Lyanna nodded. "And if someone tries to claim me for ransom," she said, "they'll regret it."

Dacey's grin returned, sharp now. "There's my girl."

Lyanna leaned back against the cart side and let the motion lull her breath into rhythm. Grief came and went like a wave. When it rose, it pressed hot behind her eyes and burned her chest. When it fell, it left her washed out and tired. In the quieter troughs she saw again the circle of men in the dark room at Harrenhal. She heard about a restless kingdom. She heard "marriage ties." She heard "eager to spill blood."

"Arryn and Tully," she said. "They spoke of a future they would build if the time came. Maybe they built it faster when they got the lie they needed."

"You think they primed the tinder," Dacey said.

"I think they were waiting for a spark," Lyanna answered. "Whether or not I meant to help them light it."

Howland nodded once, grave. "It is the way of lords to weave a net and then point at the fish. We cannot unweave this one by hand. We must swim around it."

Lyanna reached for the amulet under her tunic. The carved token was warm against her palm. Not mystical. Just carved wood that carried a promise. She closed her fingers and let the promise stand.

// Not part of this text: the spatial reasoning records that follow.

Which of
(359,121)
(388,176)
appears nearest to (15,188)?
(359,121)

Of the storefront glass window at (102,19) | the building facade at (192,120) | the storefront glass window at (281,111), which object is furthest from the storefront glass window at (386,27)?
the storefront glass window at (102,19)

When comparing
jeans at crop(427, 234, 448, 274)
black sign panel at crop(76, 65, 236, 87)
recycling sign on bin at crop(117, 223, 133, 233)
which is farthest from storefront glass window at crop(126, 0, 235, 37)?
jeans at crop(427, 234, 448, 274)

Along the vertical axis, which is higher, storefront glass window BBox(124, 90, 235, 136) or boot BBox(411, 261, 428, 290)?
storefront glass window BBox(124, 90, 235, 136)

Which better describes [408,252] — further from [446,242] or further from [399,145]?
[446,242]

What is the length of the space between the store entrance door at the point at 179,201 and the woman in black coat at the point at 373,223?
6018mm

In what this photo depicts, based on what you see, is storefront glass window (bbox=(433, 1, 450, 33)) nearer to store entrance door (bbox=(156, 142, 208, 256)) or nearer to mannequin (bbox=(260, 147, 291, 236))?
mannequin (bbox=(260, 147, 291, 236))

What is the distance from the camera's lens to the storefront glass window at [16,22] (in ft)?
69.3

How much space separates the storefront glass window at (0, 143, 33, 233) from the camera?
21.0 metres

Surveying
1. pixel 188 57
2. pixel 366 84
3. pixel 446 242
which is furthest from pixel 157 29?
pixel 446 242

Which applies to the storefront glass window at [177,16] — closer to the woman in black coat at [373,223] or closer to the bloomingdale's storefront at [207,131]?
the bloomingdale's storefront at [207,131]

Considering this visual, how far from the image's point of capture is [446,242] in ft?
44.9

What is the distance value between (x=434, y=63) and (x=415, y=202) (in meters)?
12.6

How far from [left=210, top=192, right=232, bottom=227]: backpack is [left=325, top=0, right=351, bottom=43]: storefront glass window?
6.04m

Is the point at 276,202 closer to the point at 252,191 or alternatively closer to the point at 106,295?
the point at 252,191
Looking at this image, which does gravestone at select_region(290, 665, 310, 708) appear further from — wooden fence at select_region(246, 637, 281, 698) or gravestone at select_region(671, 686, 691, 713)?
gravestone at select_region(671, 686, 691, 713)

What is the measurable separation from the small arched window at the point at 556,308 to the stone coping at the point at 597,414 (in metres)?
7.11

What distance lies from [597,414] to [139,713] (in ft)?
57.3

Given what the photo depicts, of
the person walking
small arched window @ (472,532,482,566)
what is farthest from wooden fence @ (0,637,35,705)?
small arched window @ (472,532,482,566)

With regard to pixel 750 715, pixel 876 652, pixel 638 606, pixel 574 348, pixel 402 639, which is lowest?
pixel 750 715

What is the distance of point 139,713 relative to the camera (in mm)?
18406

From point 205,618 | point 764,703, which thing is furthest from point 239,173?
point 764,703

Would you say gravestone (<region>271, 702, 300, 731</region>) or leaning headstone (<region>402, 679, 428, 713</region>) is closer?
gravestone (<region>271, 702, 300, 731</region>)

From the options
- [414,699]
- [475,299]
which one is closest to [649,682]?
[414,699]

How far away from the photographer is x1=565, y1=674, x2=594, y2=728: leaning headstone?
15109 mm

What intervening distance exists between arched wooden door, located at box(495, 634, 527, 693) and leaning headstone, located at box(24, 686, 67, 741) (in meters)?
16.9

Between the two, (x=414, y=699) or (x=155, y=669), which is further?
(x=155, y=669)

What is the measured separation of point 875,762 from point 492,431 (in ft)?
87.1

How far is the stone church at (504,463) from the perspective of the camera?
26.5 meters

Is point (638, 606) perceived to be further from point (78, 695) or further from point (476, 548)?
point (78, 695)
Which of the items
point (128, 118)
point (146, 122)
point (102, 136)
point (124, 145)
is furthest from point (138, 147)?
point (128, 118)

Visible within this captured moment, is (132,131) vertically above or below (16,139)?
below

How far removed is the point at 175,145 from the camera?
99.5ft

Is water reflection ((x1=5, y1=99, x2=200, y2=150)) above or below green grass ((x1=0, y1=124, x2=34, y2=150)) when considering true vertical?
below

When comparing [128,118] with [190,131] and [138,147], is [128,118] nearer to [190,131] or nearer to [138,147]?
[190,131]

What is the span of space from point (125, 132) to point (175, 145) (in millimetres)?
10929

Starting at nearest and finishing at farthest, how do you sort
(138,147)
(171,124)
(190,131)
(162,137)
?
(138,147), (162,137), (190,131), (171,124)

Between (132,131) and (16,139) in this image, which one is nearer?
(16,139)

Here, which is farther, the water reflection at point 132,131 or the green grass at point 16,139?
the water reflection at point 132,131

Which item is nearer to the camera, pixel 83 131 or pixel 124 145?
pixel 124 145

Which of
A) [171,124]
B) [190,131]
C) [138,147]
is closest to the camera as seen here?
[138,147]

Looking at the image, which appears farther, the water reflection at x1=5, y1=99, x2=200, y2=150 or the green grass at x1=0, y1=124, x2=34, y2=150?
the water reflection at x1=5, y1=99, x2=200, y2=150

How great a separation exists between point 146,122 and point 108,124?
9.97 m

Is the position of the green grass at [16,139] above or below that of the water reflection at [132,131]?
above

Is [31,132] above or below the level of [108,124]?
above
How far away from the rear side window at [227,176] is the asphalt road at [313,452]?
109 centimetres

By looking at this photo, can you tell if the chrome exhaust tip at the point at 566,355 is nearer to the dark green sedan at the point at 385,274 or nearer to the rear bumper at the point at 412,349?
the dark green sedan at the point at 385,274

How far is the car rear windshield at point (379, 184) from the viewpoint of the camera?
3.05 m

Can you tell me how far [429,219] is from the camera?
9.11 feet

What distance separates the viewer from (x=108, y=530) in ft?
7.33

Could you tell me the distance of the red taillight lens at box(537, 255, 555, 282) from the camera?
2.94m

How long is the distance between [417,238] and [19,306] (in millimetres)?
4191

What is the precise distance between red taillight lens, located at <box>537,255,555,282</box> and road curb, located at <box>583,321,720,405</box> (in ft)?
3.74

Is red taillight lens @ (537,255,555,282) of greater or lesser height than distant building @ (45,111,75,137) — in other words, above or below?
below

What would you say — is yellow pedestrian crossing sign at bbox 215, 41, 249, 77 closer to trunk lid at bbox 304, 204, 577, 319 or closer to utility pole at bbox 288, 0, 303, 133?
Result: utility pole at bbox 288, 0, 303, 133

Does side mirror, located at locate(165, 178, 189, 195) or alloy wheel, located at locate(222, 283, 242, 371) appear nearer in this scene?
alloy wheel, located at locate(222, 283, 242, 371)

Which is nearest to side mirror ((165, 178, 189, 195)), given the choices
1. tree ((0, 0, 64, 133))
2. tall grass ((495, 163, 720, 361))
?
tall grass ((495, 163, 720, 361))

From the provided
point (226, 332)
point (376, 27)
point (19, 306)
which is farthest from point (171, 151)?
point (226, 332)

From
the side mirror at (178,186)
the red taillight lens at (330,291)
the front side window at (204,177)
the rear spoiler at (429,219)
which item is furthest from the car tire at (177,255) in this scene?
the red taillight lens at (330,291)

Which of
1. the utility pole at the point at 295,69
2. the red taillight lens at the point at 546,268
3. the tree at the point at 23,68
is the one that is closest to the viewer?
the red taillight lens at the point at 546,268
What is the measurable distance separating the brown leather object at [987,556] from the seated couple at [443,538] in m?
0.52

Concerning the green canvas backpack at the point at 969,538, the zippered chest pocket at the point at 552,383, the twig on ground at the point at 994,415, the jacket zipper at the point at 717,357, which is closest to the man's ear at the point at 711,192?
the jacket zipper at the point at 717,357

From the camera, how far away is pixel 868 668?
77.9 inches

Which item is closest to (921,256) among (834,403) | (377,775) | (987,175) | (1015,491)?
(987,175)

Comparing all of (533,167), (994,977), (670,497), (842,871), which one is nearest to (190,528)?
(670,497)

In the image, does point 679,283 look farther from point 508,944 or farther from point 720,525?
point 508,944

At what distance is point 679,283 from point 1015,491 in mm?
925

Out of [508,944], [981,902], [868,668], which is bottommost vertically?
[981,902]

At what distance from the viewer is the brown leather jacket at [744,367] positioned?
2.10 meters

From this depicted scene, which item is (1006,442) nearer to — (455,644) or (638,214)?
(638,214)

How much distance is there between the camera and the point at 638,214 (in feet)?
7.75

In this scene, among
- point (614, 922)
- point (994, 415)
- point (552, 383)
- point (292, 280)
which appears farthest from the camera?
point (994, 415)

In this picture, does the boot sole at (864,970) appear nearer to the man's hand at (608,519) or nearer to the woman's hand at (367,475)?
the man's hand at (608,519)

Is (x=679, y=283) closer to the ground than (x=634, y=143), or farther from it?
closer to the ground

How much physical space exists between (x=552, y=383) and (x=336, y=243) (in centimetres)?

"I will not be hunted like a deer," she said. "If the realm wants a wolf in its stories, I will be that and more."

Dacey squeezed her shoulder and let go. "Good," she said. "Because wolves eat well when civilization goes to pieces."

Dijkstra croaked, pleased. "And ravens feast after wolves," he added, shameless. "Bring me to the bells and I will bring you all the talk worth hearing."

Howland flicked the reins. The cart rolled on toward the next bend in the road. The hedges dripped. The sky lightened from iron to pewter. Winter glanced back once, as if to check that her rider still sat in reach.

Lyanna wiped her face with the heel of her hand and made herself sit straight. The ache in her chest did not ease, but it no longer owned her.